We talk ad nauseam about digital being the real "growth center" for media, but how can it be called growth without growing revenue? Media companies of all stripes that think their online businesses will compensate for dwindling offline media revenues are delusional. The internet has proven it can make money, but not on the scale that built old media empires. It built Google, to be sure, but that is a single company, dominating the space with mostly direct marketing dimes and dollars. Fifteen years into this "digital revolution," we still talk about the reticence of major product brands to dedicate serious pieces of their marketing budgets to digital. Outside of the auto industry, only a small percentage of the billions of ad dollars being spent online goes to the kinds of pricey display and brand campaigns that made publishers fat and happy. As an old B2B editor said to me recently, "It used to be that you rolled out of bed and made money in trade publishing."
Now, the pressure is on to thoroughly rethink the media business models so that digital is not only at its core but also proves to be a real cash cow. That is going to be much harder than simply getting a share of ad spend. Really, there aren’t a lot of choices.
First, reaggregate. If you can’t get the same dollars from the same audience online as you do offline, then extend your digital reach to get pennies from more people. Acquire, partner, co-opt, or otherwise network.

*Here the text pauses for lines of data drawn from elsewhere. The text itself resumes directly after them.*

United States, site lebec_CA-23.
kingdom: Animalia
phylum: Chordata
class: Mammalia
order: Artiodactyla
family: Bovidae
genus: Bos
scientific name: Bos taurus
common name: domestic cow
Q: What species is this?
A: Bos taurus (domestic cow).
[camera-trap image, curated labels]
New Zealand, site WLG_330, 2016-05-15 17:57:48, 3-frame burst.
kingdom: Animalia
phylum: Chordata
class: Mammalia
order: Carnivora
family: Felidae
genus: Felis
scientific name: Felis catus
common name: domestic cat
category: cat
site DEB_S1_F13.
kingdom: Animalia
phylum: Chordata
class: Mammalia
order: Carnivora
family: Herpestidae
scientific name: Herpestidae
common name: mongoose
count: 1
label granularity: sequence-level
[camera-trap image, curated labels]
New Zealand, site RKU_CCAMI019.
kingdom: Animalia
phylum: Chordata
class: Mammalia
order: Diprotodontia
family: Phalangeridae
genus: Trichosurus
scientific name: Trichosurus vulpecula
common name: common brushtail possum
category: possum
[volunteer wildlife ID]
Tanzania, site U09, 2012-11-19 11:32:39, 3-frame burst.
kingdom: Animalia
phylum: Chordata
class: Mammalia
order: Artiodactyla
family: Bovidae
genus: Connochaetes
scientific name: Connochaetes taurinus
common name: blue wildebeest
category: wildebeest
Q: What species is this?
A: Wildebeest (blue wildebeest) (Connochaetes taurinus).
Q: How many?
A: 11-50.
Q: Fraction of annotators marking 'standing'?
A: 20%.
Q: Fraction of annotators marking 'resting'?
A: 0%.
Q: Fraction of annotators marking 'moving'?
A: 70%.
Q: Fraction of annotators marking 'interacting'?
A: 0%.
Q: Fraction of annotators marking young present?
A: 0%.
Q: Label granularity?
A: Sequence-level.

Vertical ad and media networks from IDG and Forbes are trying this approach, while CBS and CondeNast have been acquiring companies and their audiences.
Second, charge advertisers more. Media execs now talk more publicly about the need to change the fee-structure of digital media so that advertisers pay at an offline scale. For B2B, lead generation is one place where web properties already do match some offline rates. The secret here will be more integrated deals across web, print, TV, out-of-home, and mobile. If media companies can establish multiplatform ubiquity and a careful coordination of platforms, they can exact a premium.
Third, go hybrid. Except for a handful of major media players attracting big advertising, you need customers to pay you for something somewhere. Expect more emphasis on fee-based models. Publishers such as Rodale make as much from online book sales as they do from digital advertising. Conservative political publisher Newsmax.com actually makes most of its revenue from subscriptions to its financial and health advice newsletters.
Fourth, deal in data. Ultimately, online publishers are not selling advertising against content but against audiences. The database rules, so make it deeper at every opportunity. Understanding who your audience is, what they like, and what they do when they’re not on your site is the currency of interactive technologies. This point will be critical to making No. 2 work.
Fifth, create content on the cheap. The age of mass media is over, and with it goes the concentrations of advertising and capital that made expensive content empires possible. The money available for original content creation will shrink … permanently. Even without the deep recession, the economies of fragmentation (whatever they turn out to be) inevitably demand smaller, cheaper modes of production.
Believe me, as a writer, I’m sorry about that last one. But, you know, with the universe shifting and all, we should have seen it coming.